Convivially coarse, the British family in Nina Raine’s captivating drama Tribes skewer each other with verbal jabs the way other families say “pass the salt.” The gleefully sour tone is set by father Christopher (John Judd), who describes a seafood meal as “like being fucked in the face by a crab,” and a colleague as a “potato-nosed cunt.” 

Welcome home. 

As dad, mom and adult son and daughter skirmish, youngest son Billy (Tad Cooley) sits silent, surrounded yet alone. He’s deaf, keeping up as best he can by lipreading. 

Tribes, a 2010 hit at London’s Royal Court Theatre, an off-Broadway hit in 2012, and now produced by the Philadelphia Theatre Company in partnership with Pittsburgh’s City Theatre Company, no doubt qualifies as an issue play, given the attention paid to Billy’s struggles not only in his family, but in the deaf world. But Raine balances the meaty issues of deaf culture and how it exists alongside, but separate from, mainstream hearing culture with a complicated family saga reminiscent of Tracy Letts’ August: Osage County

Billy’s story takes off when he meets Sylvia (Amanda Kearns), a young woman raised by deaf parents who is losing her hearing. She’s surprised that Billy doesn’t use sign language, which his father resisted because he didn’t want Billy to feel like a minority. Christopher, with an appalling lack of tact that he calls honesty, describes deaf people as “the Muslims of the handicapped world.”  

Signing and first romance expose Billy to deaf society, providing a sense of belonging that his family never could. Sylvia knows it’s just a honeymoon period, however; deaf culture, she explains, is “kind of like the court of Louis XIV,” a confining, competitive group that knows each other too well. It sounds a lot like Billy’s divisive family, but the newness intrigues him.
• • • •
• **What you will do**: In the review of Tribes, which character does Tad Cooley play?

• **Collected data**:
• • • •
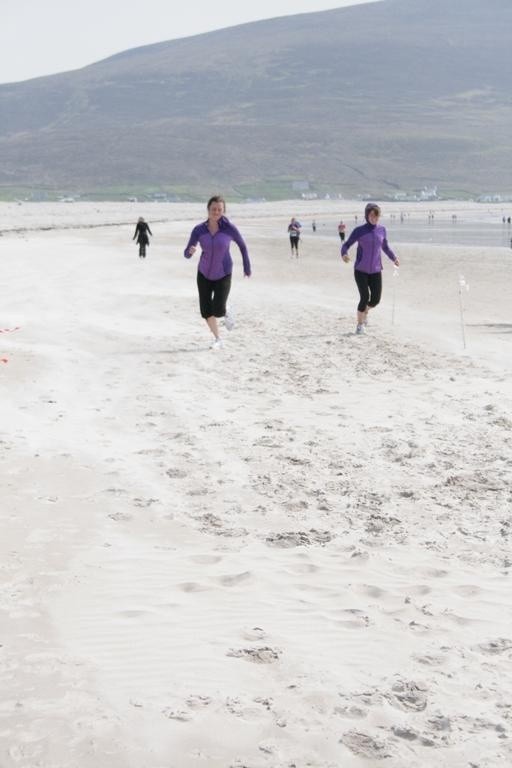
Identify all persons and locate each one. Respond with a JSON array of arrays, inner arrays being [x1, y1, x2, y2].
[[132, 216, 153, 258], [183, 194, 252, 352], [287, 217, 302, 260], [312, 219, 317, 232], [295, 219, 303, 244], [341, 203, 401, 335], [338, 221, 347, 244]]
• • • •
• **The response**: Billy, the family's deaf youngest son.